Personal information
- Full name: Alexander Gillespie Pearson
- Born: 21 January 1856 Edinburgh, Midlothian, Scotland
- Died: 24 January 1931 (aged 75) Locarno, Ticino, Switzerland
- Batting: Right-handed
- Bowling: Right-arm roundarm medium
- Relations: Robert Pearson (brother)

Domestic team information
- 1876–1878: Oxford University

Career statistics
| Competition | First-class |
| Matches | 12 |
| Runs scored | 163 |
| Batting average | 8.15 |
| 100s/50s | –/– |
| Top score | 35 |
| Balls bowled | 781 |
| Wickets | 16 |
| Bowling average | 18.06 |
| 5 wickets in innings | – |
| 10 wickets in match | – |
| Best bowling | 3/10 |
| Catches/stumpings | 5/– |
- Source: Cricinfo, 26 June 2020

= Alexander Pearson (cricketer) =

Scottish cricketer and advocate

Alexander Gillespie Pearson (21 January 1856 – 24 January 1931) was a Scottish first-class cricketer and legal advocate.
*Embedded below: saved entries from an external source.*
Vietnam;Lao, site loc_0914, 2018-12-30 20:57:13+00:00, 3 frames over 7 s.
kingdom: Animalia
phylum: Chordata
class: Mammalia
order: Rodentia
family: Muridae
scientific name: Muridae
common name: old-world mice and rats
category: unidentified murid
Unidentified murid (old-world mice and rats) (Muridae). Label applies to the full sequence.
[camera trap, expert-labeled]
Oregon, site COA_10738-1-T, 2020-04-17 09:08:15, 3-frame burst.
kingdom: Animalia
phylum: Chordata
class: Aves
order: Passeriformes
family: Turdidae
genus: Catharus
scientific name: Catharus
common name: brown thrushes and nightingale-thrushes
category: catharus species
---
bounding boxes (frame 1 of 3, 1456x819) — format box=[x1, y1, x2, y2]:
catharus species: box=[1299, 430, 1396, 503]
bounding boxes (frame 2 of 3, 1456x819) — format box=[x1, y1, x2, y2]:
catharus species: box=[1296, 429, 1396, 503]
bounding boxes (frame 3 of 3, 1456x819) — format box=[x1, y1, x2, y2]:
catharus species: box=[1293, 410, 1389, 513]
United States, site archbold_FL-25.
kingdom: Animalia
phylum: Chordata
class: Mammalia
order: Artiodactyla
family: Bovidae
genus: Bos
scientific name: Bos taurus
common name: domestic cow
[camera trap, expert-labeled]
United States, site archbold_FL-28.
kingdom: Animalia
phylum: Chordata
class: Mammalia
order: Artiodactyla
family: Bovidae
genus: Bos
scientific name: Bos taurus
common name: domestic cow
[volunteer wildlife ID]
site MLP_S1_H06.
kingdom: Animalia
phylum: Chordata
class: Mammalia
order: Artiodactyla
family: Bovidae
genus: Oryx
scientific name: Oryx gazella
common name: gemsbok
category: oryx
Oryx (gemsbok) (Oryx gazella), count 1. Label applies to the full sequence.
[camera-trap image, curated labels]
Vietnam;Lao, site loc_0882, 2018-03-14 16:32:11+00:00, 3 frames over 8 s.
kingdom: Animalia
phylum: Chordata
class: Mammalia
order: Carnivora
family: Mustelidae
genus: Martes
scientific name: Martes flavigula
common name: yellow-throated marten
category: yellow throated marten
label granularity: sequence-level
The son of Andrew Pearson, he was born at Edinburgh in January 1856. He was educated firstly at the Loretto School in Musselburgh, before transferring to Rugby School. From Rugby, he matriculated ar Balliol College, Oxford in 1875. While studying at Oxford, he played first-class cricket for Oxford University from 1876–78, making sixteen appearances. Pearson scored 163 runs at an average of 8.15, with a high score of 35. With his right-arm roundarm medium pace bowling, he took 16 wickets at a bowling average of 18.06 and best figures of 3 for 10.

After graduating from Oxford, Pearson became a member of the Faculty of Advocates. He was also a justice of the peace for Dumfriesshire. Pearson died in Switzerland at Locarno in January 1931. His brother, Robert, also played first-class cricket.